Emic Text-To-Speech

Rayman · 2008-01-17 14:11

I just got my Emic module to work properly with the Prop...· Took some work as the Reset line is very picky about voltage levels and it is a 5V device...

Anyway, here's my code (I know somebody else posted code a long time ago):

Also, I noted my wiring in the driver file...

PS:· I noticed that they are back in stock on the Parallax site...

Manual mentioned that more dialects may be coming, but since this device appears to be a few years old already, I'm not going to hold my breath...

Paul Baker · 2008-01-17 19:58

No more dialects coming, in fact the situation is even more dire, the chip is no longer manufactured. What is already on the market is what is availible, we have aquired what stock we can and when it's gone, it's gone. For this reason we do not recommend using the part for new designs.

▔▔▔▔▔▔▔▔▔▔▔▔▔▔▔▔▔▔▔▔▔▔▔▔
Paul Baker
Propeller Applications Engineer

Parallax, Inc.

Paul Sr. · 2008-01-17 20:24

Paul,

What are you folks recommending these days as a replacement?

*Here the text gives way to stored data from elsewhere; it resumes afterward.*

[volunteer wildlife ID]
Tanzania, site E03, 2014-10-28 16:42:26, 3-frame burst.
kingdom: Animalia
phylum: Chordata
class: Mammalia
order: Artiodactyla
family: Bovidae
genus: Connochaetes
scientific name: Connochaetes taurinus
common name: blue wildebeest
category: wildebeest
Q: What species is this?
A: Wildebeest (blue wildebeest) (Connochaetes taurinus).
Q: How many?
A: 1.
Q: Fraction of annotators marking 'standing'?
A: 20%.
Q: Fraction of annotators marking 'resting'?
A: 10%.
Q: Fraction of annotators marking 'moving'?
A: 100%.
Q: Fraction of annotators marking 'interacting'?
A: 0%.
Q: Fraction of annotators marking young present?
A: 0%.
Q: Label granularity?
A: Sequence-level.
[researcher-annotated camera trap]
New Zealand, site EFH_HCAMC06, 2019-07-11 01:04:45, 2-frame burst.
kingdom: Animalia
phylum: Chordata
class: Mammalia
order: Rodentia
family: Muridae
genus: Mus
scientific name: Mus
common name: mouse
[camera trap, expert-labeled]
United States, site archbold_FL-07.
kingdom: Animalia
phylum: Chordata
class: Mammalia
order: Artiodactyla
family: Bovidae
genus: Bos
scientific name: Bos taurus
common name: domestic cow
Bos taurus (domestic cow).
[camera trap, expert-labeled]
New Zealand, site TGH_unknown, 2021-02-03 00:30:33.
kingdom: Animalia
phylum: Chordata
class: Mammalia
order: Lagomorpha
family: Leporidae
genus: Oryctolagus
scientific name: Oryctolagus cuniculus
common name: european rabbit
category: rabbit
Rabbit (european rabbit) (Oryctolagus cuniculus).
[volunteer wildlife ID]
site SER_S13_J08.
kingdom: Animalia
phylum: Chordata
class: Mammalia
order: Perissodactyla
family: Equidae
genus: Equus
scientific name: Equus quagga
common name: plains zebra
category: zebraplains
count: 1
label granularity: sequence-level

Paul Baker · 2008-01-17 21:10

There is no drop in replacement, but there are still a few companies which make TTS chips or systems.·I have not evaluated any of them so no recommendation can be made for any of them:

http://www.winbond-usa.com/en/content/view/55/159/
http://www.textspeak.com/products.htm
http://www.speakjet.com/

I think we used to carry the last chip, I don't know what our reason for no longer carrying it (I think it may have been more difficult to work with, but this is conjecture).
The second link is more of an end use product and is beyond the budget of most hobbyists. The top link points to the most popular chip, a search of WTS701 shows nearly 200 sites which discuss it.

▔▔▔▔▔▔▔▔▔▔▔▔▔▔▔▔▔▔▔▔▔▔▔▔
Paul Baker
Propeller Applications Engineer

Parallax, Inc.

Paul Sr. · 2008-01-18 13:14

Thanks, Paul

Drone · 2008-01-18 19:23

Hi Paul,

Can't find info from Winbond on your link with respect to the WTS701. This venerable chip was introduced around 2001, but seems hard if not impossible to get.

Hi Rayman,

Text to speech chips seem to be a dying breed - can't even find the venerable SPO256-AL2 which used to be sold even by Radio Shack in the US.

www.speechchips.com covers what's available pretty-well. They have a "front end" chip for the Magnevation SpeakJet, but the front end chip plus DIP SpeakJet (seemingly forever backorder-status) will run you a total of $38 USD (ouch).

Then there's the DevanTech Speech Module www.acroname.com/robotics/parts/R184-SP03.html which does use the illusive WTS701 and integrates the Winbond chip, speaker, and I2C interface. But at $119 USD - ouch, again!

Certainly the demise of dedicated text-to-speech IC's is in-part due to the fact that microcontrollers (if even lowly PLD's or CPLD's) can play back storeed speech from memory. I seem to remember seeing some ATTiny applications that did this from a small DIP with attached serial EEPROM. Need to look further for code that does "real" text-to-speech on an embedded microcontroller though.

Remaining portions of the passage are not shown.